Study text >>
· · · ·
I also never knew squirrels groom one another.  Like monkeys.  And endlessly, carefully, day after day after day.  What an amazing and delightful thing to see. Two squirrel friends peacefully resting side by side on the deck railing like two friends at the bar, then over and over again giving themselves to grooming one another for 5, 10, 15 minutes at a time -- with hands and teeth carefully picking through and cleaning one another's scalp, back and sides.  Cradling each other's heads in their hands to get better purchase and just the right angle and leverage.  Not a single thing sexual about it as far as I can tell.  Not yet anyway.  Just amazingly tender, intimate and mutual care of one another.

And ... I also never knew this -- that this relaxed ease together, this faithful friendship, this mutual and intimate care for one another would happen so easily between black and grey squirrels.  For some reason I assumed that squirrels of different colours would not be such good and natural friends.  Would even be natural enemies.

I wonder where on Earth I got that idea from.  

The idea that creatures of one species but different colours might not get along well together, or would so easily take such good care of one another.

Makes me wonder about maybe learning from squirrels as well as about squirrels.

Wednesday, 18 July 2018

In the garden - part two

A few weeks ago I was marveling at the lush, unbridled, and mostly neglected growth of the tomato plants in our garden, celebrating it as a sign of the miraculously gracious bounty of life simply to be enjoyed.  

And that's true.  Life does ooze out all around us, and bubble up even when we're not working at it.  

But a conversation since then with a more seasoned gardener than myself (you know who you are, MS!) has helped me understand the limitations of undisciplined growth.

Whoda thought that a jungle of stalks, branches and leaves intertwined in overstimulated, undirected, multi-tasking vitality might mean fewer or smaller tomatoes -- less fruit, in the end?  Because so much of the plants' energy is spent in just making branch after branch, and foray after foray in some new and interesting direction?

And why didn't I know that the tomatoes don't ripen if they don't have adequate time in the sun?  If they're so overwhelmed and overshadowed by the flurry and fury of all the branches and leaves that the plant has been busily putting out, that they don't have enough time just to rest in the light of the sun and mature inside?

Turns out that choices have to be made about how and in what direction the plant will grow, and not grow.  And that the fruit needs enough time just resting in the light to really mature.

"And it's not too late," MS said.  "All is not lost.  You can still do some pruning."

So two days ago I was back in the Garden in the morning light, doing a little spiritual pruning of the plant and creating a little sabbath space for the tomatoes.  I cut away excess growth, removed unnecessary branches and leaves, and even sacrificed some of the tomatoes that were there for the sake of giving the rest a better chance to grow and mature.

It's good for me.  Hope it works for the plants as well.

Wednesday, 4 July 2018

In the garden

Yesterday evening I ventured out back to check on our small vegetable patch. 

As I stood and surveyed it, I thought, “What have I done to deserve this?”

It’s lush and full.  Tomato plants form a dense jungle of vines with fruit beginning to form green and fill out under cover of all the leaves.  Pepper plants – jalapenos, Scotch bonnet and banana, have more than doubled in height and fullness, are strong, and sport little peppers hanging from the branches.  Garlic, still flourishing and growing strong.  Rhubarb, still offering ripening stalks well into July.
· · · ·
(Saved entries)
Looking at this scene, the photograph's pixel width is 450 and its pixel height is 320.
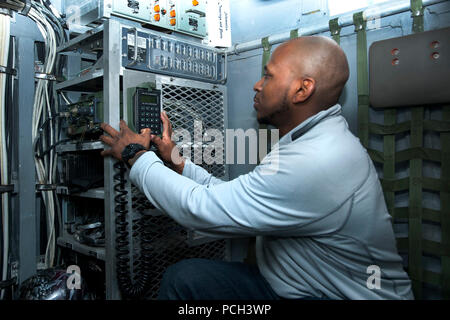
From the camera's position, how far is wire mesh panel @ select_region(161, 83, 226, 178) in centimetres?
149

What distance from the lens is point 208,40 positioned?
69.4 inches

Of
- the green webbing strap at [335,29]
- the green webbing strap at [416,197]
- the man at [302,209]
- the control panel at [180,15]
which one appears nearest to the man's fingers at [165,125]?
the man at [302,209]

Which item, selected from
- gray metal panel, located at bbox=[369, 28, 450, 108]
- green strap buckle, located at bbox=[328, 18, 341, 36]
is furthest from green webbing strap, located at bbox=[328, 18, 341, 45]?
gray metal panel, located at bbox=[369, 28, 450, 108]

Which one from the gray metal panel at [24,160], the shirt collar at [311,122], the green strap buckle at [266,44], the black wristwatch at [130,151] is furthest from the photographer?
the green strap buckle at [266,44]

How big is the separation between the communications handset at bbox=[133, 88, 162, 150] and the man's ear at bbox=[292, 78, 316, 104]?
540mm

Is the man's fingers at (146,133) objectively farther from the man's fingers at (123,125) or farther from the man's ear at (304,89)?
the man's ear at (304,89)

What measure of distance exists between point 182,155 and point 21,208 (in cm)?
82

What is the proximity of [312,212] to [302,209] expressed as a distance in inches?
1.1

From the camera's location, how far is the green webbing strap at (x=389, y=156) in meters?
1.37

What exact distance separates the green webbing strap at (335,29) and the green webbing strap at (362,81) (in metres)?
0.07

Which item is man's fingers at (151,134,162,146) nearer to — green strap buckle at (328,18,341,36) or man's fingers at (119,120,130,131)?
man's fingers at (119,120,130,131)

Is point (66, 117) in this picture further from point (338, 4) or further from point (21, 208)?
point (338, 4)

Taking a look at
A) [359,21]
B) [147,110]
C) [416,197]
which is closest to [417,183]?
[416,197]
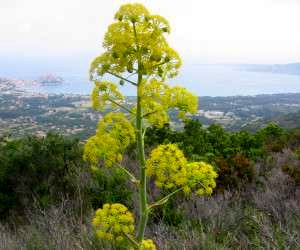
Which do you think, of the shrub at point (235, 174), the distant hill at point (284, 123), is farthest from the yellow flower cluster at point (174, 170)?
the distant hill at point (284, 123)

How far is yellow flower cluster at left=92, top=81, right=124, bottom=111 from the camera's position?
10.3 ft

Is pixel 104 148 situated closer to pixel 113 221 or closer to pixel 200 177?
pixel 113 221

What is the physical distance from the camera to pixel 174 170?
3029mm

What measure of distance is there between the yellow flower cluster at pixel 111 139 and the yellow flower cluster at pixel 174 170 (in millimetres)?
300

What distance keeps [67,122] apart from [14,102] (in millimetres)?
37282

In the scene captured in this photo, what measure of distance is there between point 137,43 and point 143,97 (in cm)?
40

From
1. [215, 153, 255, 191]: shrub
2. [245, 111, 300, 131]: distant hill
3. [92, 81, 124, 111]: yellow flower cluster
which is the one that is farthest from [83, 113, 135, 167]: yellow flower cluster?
[245, 111, 300, 131]: distant hill

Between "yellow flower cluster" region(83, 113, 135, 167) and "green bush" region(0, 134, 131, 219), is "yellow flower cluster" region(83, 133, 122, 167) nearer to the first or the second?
"yellow flower cluster" region(83, 113, 135, 167)

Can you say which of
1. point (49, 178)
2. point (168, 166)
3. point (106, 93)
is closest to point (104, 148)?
point (106, 93)

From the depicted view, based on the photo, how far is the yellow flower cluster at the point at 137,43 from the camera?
2961mm

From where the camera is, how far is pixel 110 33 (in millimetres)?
3027

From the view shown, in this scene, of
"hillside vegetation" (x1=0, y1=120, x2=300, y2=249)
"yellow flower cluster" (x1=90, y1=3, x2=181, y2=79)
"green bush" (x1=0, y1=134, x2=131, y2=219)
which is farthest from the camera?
"green bush" (x1=0, y1=134, x2=131, y2=219)

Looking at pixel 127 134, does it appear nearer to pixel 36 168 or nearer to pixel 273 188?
pixel 273 188

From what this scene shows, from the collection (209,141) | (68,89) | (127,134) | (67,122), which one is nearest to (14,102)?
(67,122)
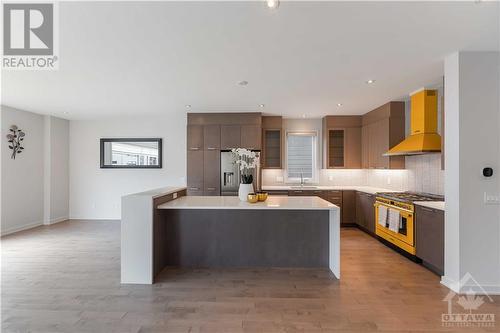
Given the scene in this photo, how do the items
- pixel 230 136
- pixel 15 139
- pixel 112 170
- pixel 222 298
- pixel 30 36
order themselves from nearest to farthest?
pixel 30 36, pixel 222 298, pixel 15 139, pixel 230 136, pixel 112 170

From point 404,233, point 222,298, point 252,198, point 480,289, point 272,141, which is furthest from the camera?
point 272,141

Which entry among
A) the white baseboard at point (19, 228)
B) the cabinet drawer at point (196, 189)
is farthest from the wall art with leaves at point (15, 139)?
the cabinet drawer at point (196, 189)

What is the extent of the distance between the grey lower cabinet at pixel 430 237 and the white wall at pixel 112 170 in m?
5.05

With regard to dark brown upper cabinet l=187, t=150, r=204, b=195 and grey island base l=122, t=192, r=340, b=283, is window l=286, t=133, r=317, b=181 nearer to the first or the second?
dark brown upper cabinet l=187, t=150, r=204, b=195

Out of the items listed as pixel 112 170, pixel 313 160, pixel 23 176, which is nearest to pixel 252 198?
pixel 313 160

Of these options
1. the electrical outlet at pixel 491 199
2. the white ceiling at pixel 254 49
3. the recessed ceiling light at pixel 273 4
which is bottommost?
the electrical outlet at pixel 491 199

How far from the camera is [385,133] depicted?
5254mm

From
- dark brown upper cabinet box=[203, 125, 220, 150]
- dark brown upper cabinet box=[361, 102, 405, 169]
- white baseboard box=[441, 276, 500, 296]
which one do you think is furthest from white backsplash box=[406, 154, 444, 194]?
dark brown upper cabinet box=[203, 125, 220, 150]

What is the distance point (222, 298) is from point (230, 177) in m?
3.39

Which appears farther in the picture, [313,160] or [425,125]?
[313,160]

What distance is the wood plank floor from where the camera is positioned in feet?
7.68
· · · ·
Problem >> Repeat the text word for word, starting at "And that's true.  Life" and ending at "of undisciplined growth.". The material stands apart from the text.

Your response >>
And that's true.  Life does ooze out all around us, and bubble up even when we're not working at it.  

But a conversation since then with a more seasoned gardener than myself (you know who you are, MS!) has helped me understand the limitations of undisciplined growth.